Open House Chicago Adventure
A few months ago, as I was in the throes of processing a move back to the midwest, I did a bit of free association writing therapy. It totally helped process some heavy shit, which got my head on a bit straighter and led to some writing I actually published: my Chicago lists.
The whole point of the lists is to keep me present in the life I’m leading today, rather than pine for the adventures I’d had in New York. And for the most part, it’s working. Just by being aware of the options, I’m more likely to take advantage of one or more on any given weekend.
Like the weekend in mid-October known as Open House Chicago, an annual event presented by the Chicago Architecture Foundation this year coinciding with the Biennial. Every year, dozens of sites around the city open their doors to out-of-towners and locals alike to allow for a sneak peek inside buildings you might not otherwise have a reason to check out.
After knocking out a few chores during my Sunday morning shows (you know, CBS Sunday Morning, Meet the Press…a grown up’s version of cartoons), I pulled up the itinerary I’d sorted and finalized my plans: head downtown to check out the Oriental Theater, Chicago Temple and the Chicago Athletic Association, newly reopened as a hotel.
I’ve seen shows at the Oriental Theatre before, probably more than I even realize. I guess I’d never really paid attention to the lobby before, rushing in to get my seat for the shows. It’s truly beautiful, an intricate series of carvings and chandeliers that have been welcoming audiences for nearly a century. While the theater’s name may no longer be PC, its Indian-inspired motifs have held up over time.
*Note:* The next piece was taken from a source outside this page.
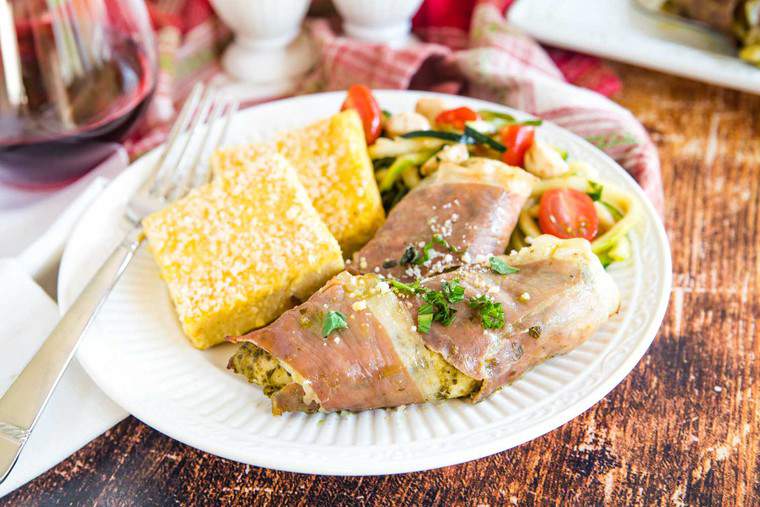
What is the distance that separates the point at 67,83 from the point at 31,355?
1733mm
So photogenic is this vintage lobby, a bridal party was there snapping photos alongside all the visitors there for a tour. Unfortunately, this site didn’t open up access beyond the lobby and the orchestra-level seats; it would’ve been nice to get to go back stage in such an exceptional space, to get to see the dressing rooms and sets and all the other nooks and crannies of a classic theater like this one. Regardless, it was nice to have the time to wander the space and take in the details without the imminent dimming of the lights as a show gets underway.
After the theater, I made my way down Michigan Avenue to check out the Chicago Athletic Association, a space I’d heard quite a bit about since it opened earlier this summer. Originally a men’s club, the space closed several years ago as that style of social club became obsolete. It’s now a boutique hotel on Chicago’s most famous street, the rooms on the east side of the building featuring quite stunning views of Grant Park and Lake Michigan. As part of the Open House weekend, the hotel ushered visitors through a set path to see a few beautiful ballrooms and tiled lobbies, as well as the freedom to wander the handful of restaurants in the space, including an art-deco fine-dining option; a dark-leather and ceiling-high book-shelf style drawing room; and a post-war Game Room with community tables and good beer on draft, plus a bocci bay that runs the length of the room, chess, checkers, billiards and shuffleboard. Oh, and the hotel boasts one of just a few Chicago locations of that NYC burger joint standby, Shake Shack.
While I could’ve stayed in the Game Room with a pint and a pretzel for a bit,I opted to move on to one last site for the day, Chicago Temple. A Methodist church based in a skyscraper in the heart of the city, the main worship space is at ground level; cathedral-like, it includes a massive pipe organ and wood-carved detail along the walls and altar. What makes the congregation unique, however, is the Chapel in the Sky, an decked-out attic featuring a handful of pews, a lecturn and 360* stained-glass windows about 26 stories above the bustling streets below. Church members ushered us towards the elevators that sped up 23 floors, where we were greeted by a few more parishioners who gave us the scoop on the 173 stairs remaining to reach the chapel. On the way, you ascend past the high-rise apartment the church’s parson lives in and get a sneak of his personal deck, an enclave tucked between the stone spires at the top of the building with a bird’s eye view of at least one other iconic Chicago building.
The options are endless over the Open House Chicago weekend, so only attending three venues seems a bit of a waste to be sure. But I wasn’t entirely sure what to expect at each new spot – how big would the crowds be? How do you know where to go once you get there? Now that I’ve dipped my toe in these architectural waters, though, I imagine I’ll keep an ear out for the occasion next year in order to really make a weekend of it.